I think blogging is inherently hard because there is a different expectation than Facebook or Twitter. The medium, and our eexperienceswith it (reading popular blogs for example) make it that we believe this is somehow more formal, that it has more staying power. Part of it (for facebook at least) may be the lack of the public being able to view your writing. We therefore want to polish it. We don’t want to write something that is not air tight. It’s easy to post a random thought that is not worked out to Facebook, but on your website? It feels like the bar is higher.

We need Universal Prescription Drug Coverage

The NDP and the Green party have both announced some form of prescription drug coverage.

Canada is the only industrialized country that has medical coverage without prescription coverage. Now obviously it doesn’t need to be 100% covered for everyone but we need to at least have a sliding scale where you can actually pay for the medications you are prescribed.

This is a topic I’m really passionate about and I’ll explain why. Over a decade ago I was diagnosed with depression and generalized anxiety disorder. Looking back I’ve had it since I was very young. I used to vomit and feel physically sick every time I was anxious about something.

Around 2004-2005 I started freelancing as a programmer, I didn’t have consistent clients and it was hard to manage with the depression. My medications cost about $500 a month at the time. I didn’t make enough money to pay my rent and my medications in many of the months of those years. I was in debt and struggling to get by. I was very fortunate that my doctor gave me many free sample packs at the time to make sure I didn’t stop taking my medication cold turkey because of cost. I also had family members who lent me money when I really needed it.
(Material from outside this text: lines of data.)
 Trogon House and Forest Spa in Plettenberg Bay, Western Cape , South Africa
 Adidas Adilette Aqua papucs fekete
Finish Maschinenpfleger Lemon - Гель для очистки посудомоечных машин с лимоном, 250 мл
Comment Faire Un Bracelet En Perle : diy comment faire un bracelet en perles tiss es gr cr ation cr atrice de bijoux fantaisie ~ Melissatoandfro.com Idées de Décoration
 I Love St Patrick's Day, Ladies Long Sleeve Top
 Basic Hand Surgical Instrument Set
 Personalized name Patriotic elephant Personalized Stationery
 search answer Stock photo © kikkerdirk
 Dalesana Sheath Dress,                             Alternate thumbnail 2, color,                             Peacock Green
A few years ago, in approximately the same time period I met a man downtown who was homeless, I talked to him and he mentioned that he couldn’t pay for his medication. He mentioned the name of the medication and it was the same on I was on.
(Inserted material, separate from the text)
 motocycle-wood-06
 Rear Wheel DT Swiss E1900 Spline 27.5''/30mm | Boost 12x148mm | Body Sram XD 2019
After a few years I started feeling better and I had moved over to Quebec for the cheaper rent and to help my uncle with a property so I was covered by the Quebec Drug plan. That made it possible to stay on my medication.

I often think back to that man who I never saw again, and I think of how easily that could of been me. Had I had a few different bounces I could be homeless with no job. I’m very lucky that I have a great job that pays well and has great medical benefits and (and maybe I’m alone on this) I’m proud to pay taxes. And I want my taxes to go to helping others in situations like this. We often talk about homelessness and how it’s terrible and we should do something about it. But we rarely ask how this happened. Up to 74% of people who are homeless have a mental illness.

Even if you don’t agree that we have a duty to pay for people’s prescriptions and health care. Even if you were to be incredibly selfish and only think about yourself, economically it still makes sense. I was lucky to get some lucky bounces and I’m now healthy and a productive members of society, able to pay taxes, able to contribute back. Many other people who weren’t so lucky or privileged would love to be able to have a ‘normal’ life, to contribute to society, they would love the opportunity to be healthy and pay taxes.

Anyway you look at it, we need universal prescription coverage.